The Health Link electronic medical record service which PositiveID is already offering for businesses “on a paid subscription basis” provides access to a patient’s online medical records. It can be used with an implanted microchip and linked to Microsoft (MSFT)’s HealthVault and Google (GOOG) Health. Later on, the company intends to offer on the same platform various identification tools and technologies for consumer establishments and businesses. To pull this off, PositiveID is partnering with Boston-based FIS, a provider of technology to the banking industry.
Commenting on these developments, the news agency BNET feels that “The PositiveID/Avocare alliance will doubtless be painted by critics as a sinister development in which Americans’ medical privacy will end up becoming the online plaything of PositiveID, and that life in the U.S. will become difficult for those who do not want a chip inside them (in much the same way as it is currently difficult for anyone without a credit card, cellphone, email address or internet access).” (http://www.bnet.com/blog/drug-business/positiveid-deal-advances-use-of-microchip-implants-in-florida-health-system/3647)

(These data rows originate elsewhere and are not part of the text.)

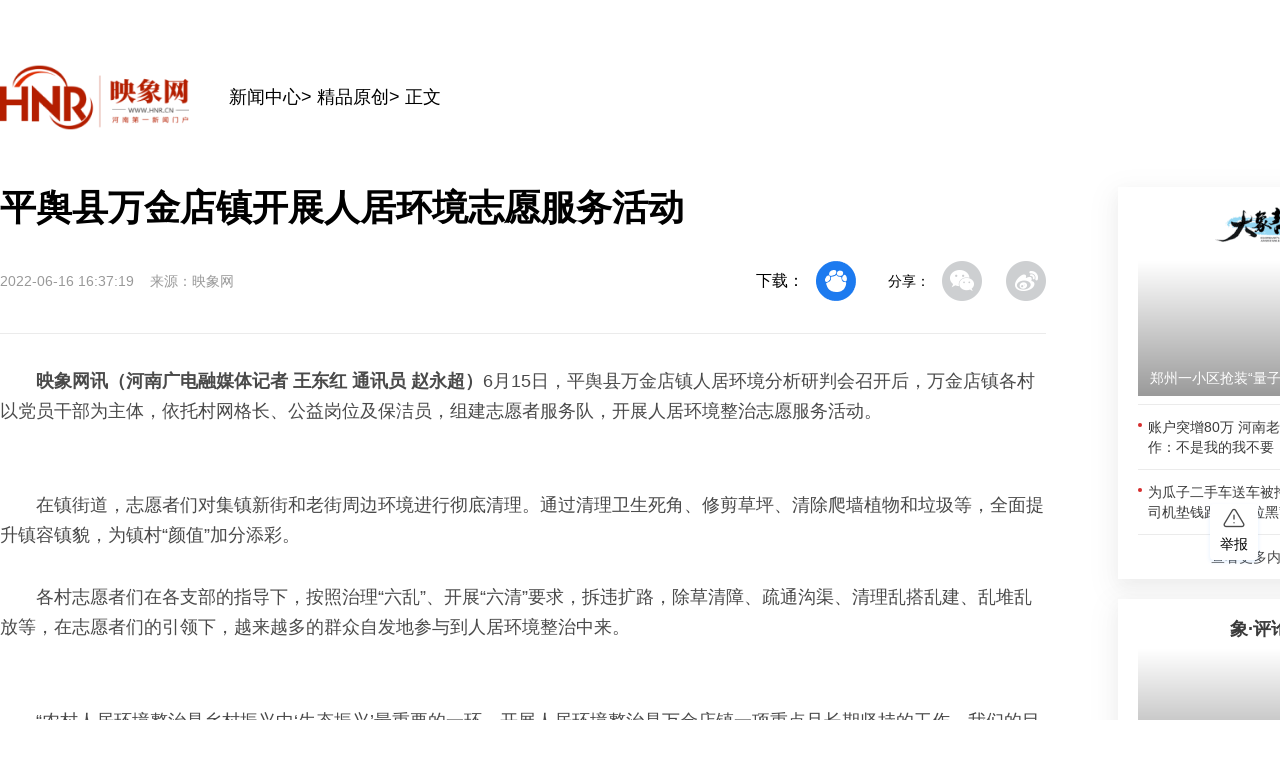

--- FILE ---
content_type: text/html;charset=UTF-8
request_url: http://zmd.hnr.cn/zmdjpyc/article/1/1537352232505630721
body_size: 2139
content:
<!DOCTYPE html>
<html lang="">
<head>
  <meta charset="utf-8">
  <meta http-equiv="X-UA-Compatible" content="IE=edge">
  <meta name="viewport" content="width=device-width,initial-scale=1.0">
  <meta name="referrer" content="never" />
  <link rel="icon" href="http://d1.hnr.cn/v2021/common/hnr.ico">
  <title>平舆县万金店镇开展人居环境志愿服务活动</title>
  <link type="image/x-icon" href="http://d1.hnr.cn/v2021/common/hnr.ico" rel="shortcut icon">
     <meta name="keywords" content="平舆县,人居环境,自愿服务活动" />
     <meta name="description" content="6月15日，平舆县万金店镇组建志愿者服务队，开展人居环境整治志愿服务活动。" />
    <!-- <link rel="stylesheet" href="https://cmsres.dianzhenkeji.com/static/dx/pc/common/css/page-base.css"> -->
    <link type="image/x-icon" href="http://static.hnr.cn/hnr/public/hnr.ico" rel="shortcut icon" />
    <script type="text/javascript" src="http://d1.hnr.cn/hnr2015/jqlib/111/jquery.js"></script>
    <script type="text/javascript" src="https://static.hntv.tv/total/ch/hnr2025/common.js"></script>
    <script src="https://res.hntv.tv/lib/sensorsdata/sensorsdata.min.js"></script>
    <script type="text/javascript">
         var _bdhmProtocol = (("https:" == document.location.protocol) ? " https://" : " http://");
         document.write(unescape("%3Cscript src='" + _bdhmProtocol + "hm.baidu.com/h.js%3F7dc9841fcb7bb1666d47344800f2c9ca' type='text/javascript'%3E%3C/script%3E"));
     </script>
</head>

<body>
  <!--1212 -->
  <script>

    var userAgent = navigator.userAgent; //取得浏览器的userAgent字符串  
    var isIE = userAgent.indexOf("compatible") > -1 && userAgent.indexOf("MSIE") > -1; //判断是否IE<11浏览器  
    var isIE11 = userAgent.indexOf('Trident') > -1 && userAgent.indexOf("rv:11.0") > -1;
     
    var browser = {
        versions: function () {
            var u = navigator.userAgent;
            return {
                trident: u.indexOf('Trident') > -1, //IE内核
            };
        }()
    }
    if (browser.versions.trident && !isIE11) {
     alert('检测到您的浏览器版本太低，请您升级您的浏览器！')
    }
    
    //跳转到手机版
    let urlStr = window.location.pathname;
    let articleId=urlStr.split('/')[urlStr.split('/').length - 1];
    let UA = navigator.userAgent.toLowerCase();
    if((UA.indexOf('phone') != -1 || UA.indexOf('mobile') != -1 || UA.indexOf('android') != -1 || UA.indexOf('ipod') != -1) && UA.indexOf('ipad') == -1) {
         window.location = `https://5g.hnr.cn/news/0/1537352232505630721`;
    }
    
</script>
  <noscript>
    <strong>We're sorry but <%= htmlWebpackPlugin.options.title %> doesn't work properly without JavaScript enabled.
        Please enable it to continue.</strong>
  </noscript>
  <div id="hnrArticle"></div>
  <script src="https://static.hntv.tv/total/ch/hnr2024/hnrZhengWen/_hnrArticle.umd.min.js"></script>
  <!--微信分享 开始-->
<script src="https://res.wx.qq.com/open/js/jweixin-1.2.0.js"></script>
<script type="text/javascript">
  $(function () {
        $.ajax({
      type: "GET",
      url: 'https://dxapi.hntv.tv/dxshare/wxconfig',
      data:{
        url:window.location.href
      },
      success: function (res) {
        if (res.code == 0) {
          let data = res.data;
          wx.config({
            debug: false,
            appId: data.appId,
            timestamp: data.timestamp,
            nonceStr: data.nonceStr,
            signature: data.signature,
            jsApiList: [
              "checkJsApi",
              "onMenuShareTimeline",
              "onMenuShareAppMessage",
            ],
          });
          wxShare();
        }
      },
      error: function (e) {
        console.log(e);
      },
    });

    function wxShare() {
      var title = "平舆县万金店镇开展人居环境志愿服务活动";
      var description = "6月15日，平舆县万金店镇组建志愿者服务队，开展人居环境整治志愿服务活动。";
      var link = window.location.href;
      var imgUrl = "http://d1.hnr.cn/weixinshare/share-logo.png";
      //检测api是否生效
      wx.ready(function () {
        // wx.checkJsApi({
        //   jsApiList: ["getNetworkType", "previewImage"],
        //   success: function (res) {
        //     console.log(JSON.stringify(res));
        //   },
        // });
        //分享给好友
        wx.onMenuShareAppMessage({
          title: title,
          desc: description,
          link: link,
          imgUrl: imgUrl,
        });
        //分享到朋友圈
        wx.onMenuShareTimeline({
          title: title,
          desc: description,
          link: link,
          imgUrl: imgUrl,
        });
      });
    }
  });
</script>    <!--微信分享 结束-->
</body>

</html>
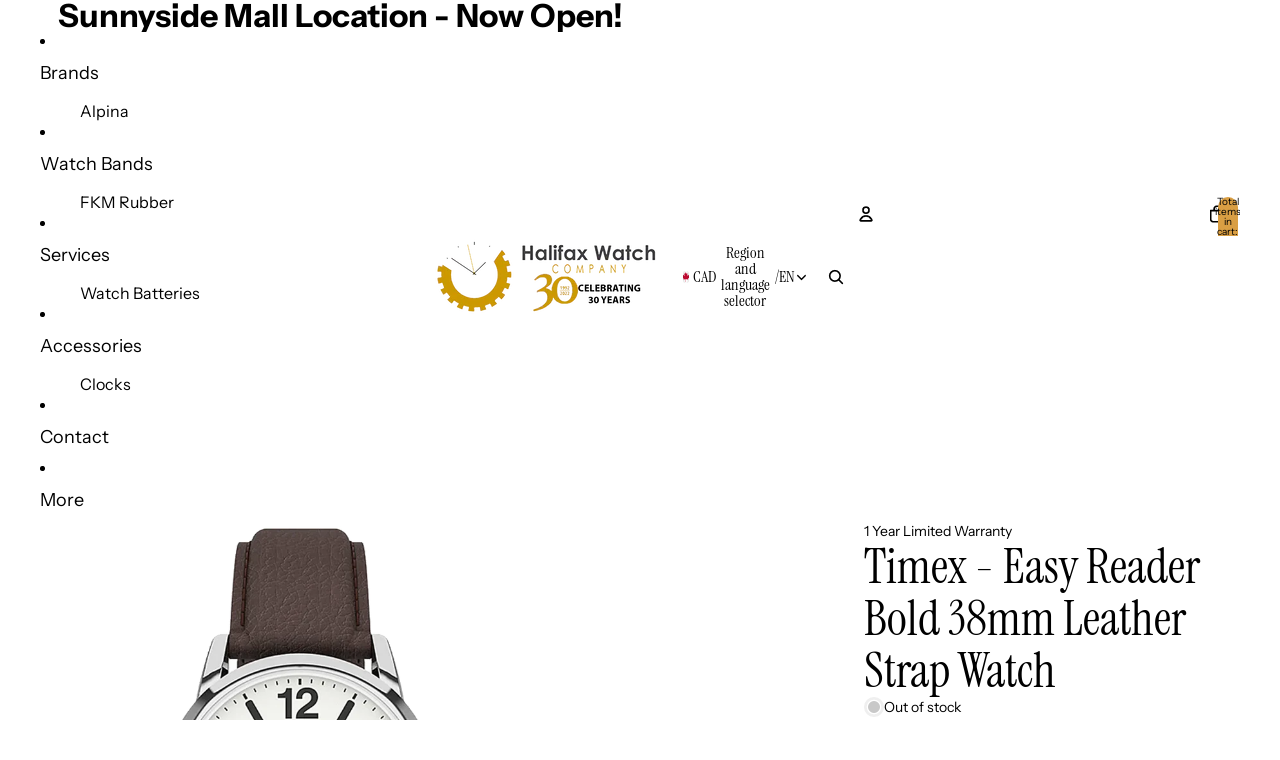

--- FILE ---
content_type: text/plain; charset=utf-8
request_url: https://d-ipv6.mmapiws.com/ant_squire
body_size: 156
content:
halifaxwatch.com;019bfd7d-f005-748d-8002-f322fec660b0:b972df2ced97d857736d123693b744c56f1cc56d

--- FILE ---
content_type: text/plain; charset=utf-8
request_url: https://d-ipv6.mmapiws.com/ant_squire
body_size: -218
content:
halifaxwatch.com;019bfd7d-f005-748d-8002-f322fec660b0:b972df2ced97d857736d123693b744c56f1cc56d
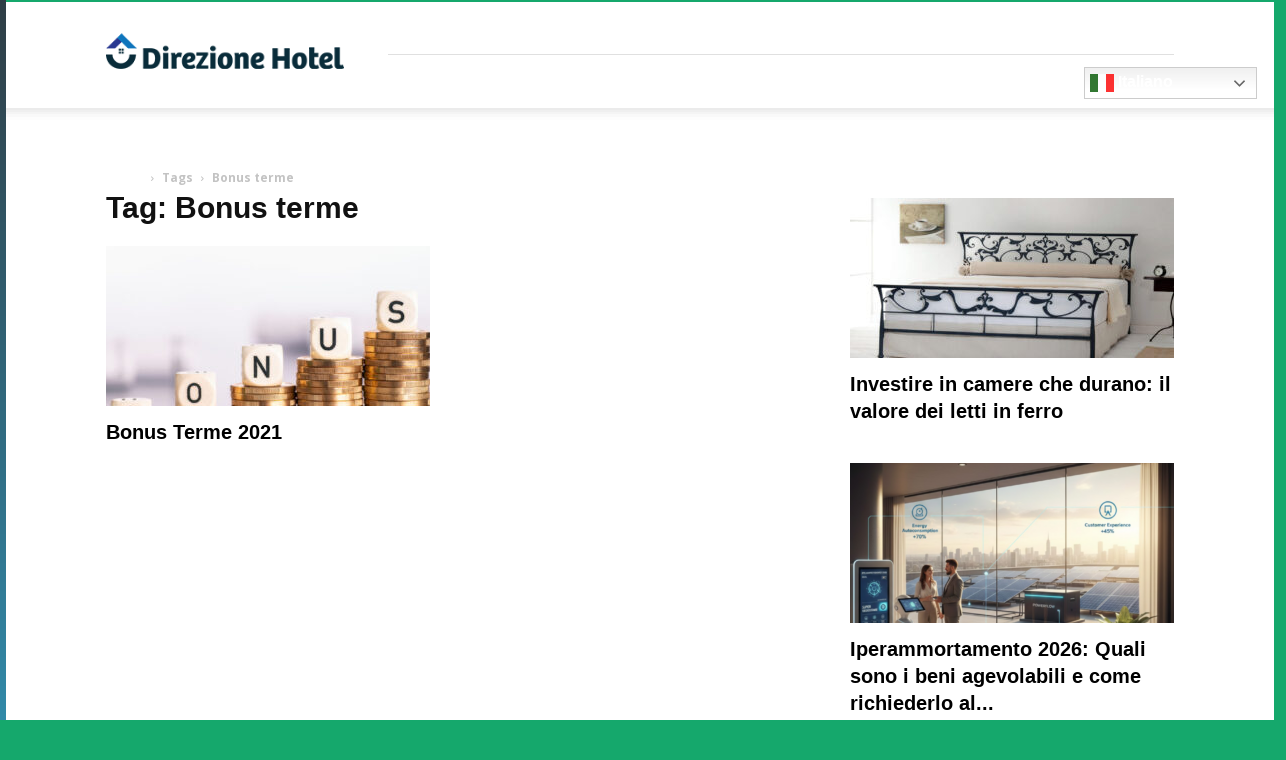

--- FILE ---
content_type: text/html; charset=utf-8
request_url: https://www.google.com/recaptcha/api2/aframe
body_size: 267
content:
<!DOCTYPE HTML><html><head><meta http-equiv="content-type" content="text/html; charset=UTF-8"></head><body><script nonce="inPhYt75W6qrJmSUpZGSRw">/** Anti-fraud and anti-abuse applications only. See google.com/recaptcha */ try{var clients={'sodar':'https://pagead2.googlesyndication.com/pagead/sodar?'};window.addEventListener("message",function(a){try{if(a.source===window.parent){var b=JSON.parse(a.data);var c=clients[b['id']];if(c){var d=document.createElement('img');d.src=c+b['params']+'&rc='+(localStorage.getItem("rc::a")?sessionStorage.getItem("rc::b"):"");window.document.body.appendChild(d);sessionStorage.setItem("rc::e",parseInt(sessionStorage.getItem("rc::e")||0)+1);localStorage.setItem("rc::h",'1768953322072');}}}catch(b){}});window.parent.postMessage("_grecaptcha_ready", "*");}catch(b){}</script></body></html>

--- FILE ---
content_type: application/x-javascript
request_url: https://www.direzionehotel.it/wp-content/cache/minify/02343.js
body_size: -131
content:
jQuery('.bottone_salva').on('click',function(){var id=jQuery(this).attr('data-agenda_id');jQuery.ajax
({type:"post",url:"/?save_agenda_multiplo=1&save_agenda="+id,success:function(html)
{if(html!=''){json=JSON.parse(html);console.log(json);jQuery('.bottone_salva[data-agenda_id="'+json.id+'"]').html(json.html);setTimeout(function(){controlla_agenda()},1500);}}});})
function controlla_agenda(){if(jQuery('.bottone_salva').length>0){jQuery('.bottone_salva').each(function(){var id=jQuery(this).attr('data-agenda_id');if(id>0){jQuery.ajax
({type:"post",url:"/?save_agenda_multiplo=1&save_agenda="+id,success:function(html)
{if(html!=''){json=JSON.parse(html);console.log(json);jQuery('.bottone_salva[data-agenda_id="'+json.id+'"]').html(json.html);}}});}})}}
controlla_agenda();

CA! believes the mark of the beast will be a form of microchip implant. We have previously shown how such a chip gives remote access to your soul (via your mind) with dire eternal consequences (see vol 4 No 6, Vol 7 No 1). However, we believe that the chips of the Silvermans currently in the marketplace, while interesting to follow, are nothing but mere distractions from the real chip. For instance, knowledge about the Multiple Micro Electrode Array (MMEA) which comprises an array of about 100 microchips (developed by combination of Kevin Warwick and US DARPA, see Vol 11 No 4) is already in the public domain. Without doubts, more sophisticated ones, classified at the moment, and perhaps years ahead of even the MMEA exist somewhere in the closet of the world’s secret services. It would appear then that the main job for Mr Silverman and company is to continually guage and mould public attitude to microchip implants, as well as get the chip integrated into vital sectors within civil society. Even if it takes the next generation to accept it, it is important to them that they keep alive the rhetorics and efforts. The real mark of the beast could well be ready for deployment, awaiting the right socio-economic conditions – which in our opinion eventually depend on the Lord’s agenda and time-table, known only to Him. Once chips-under-the-skin has become accepted and fashionable, few will note the difference when the verichips are switched with MMEAs. For efforts in promoting microchip implants in other countries outside the US, see CA! Vol 12 No 5.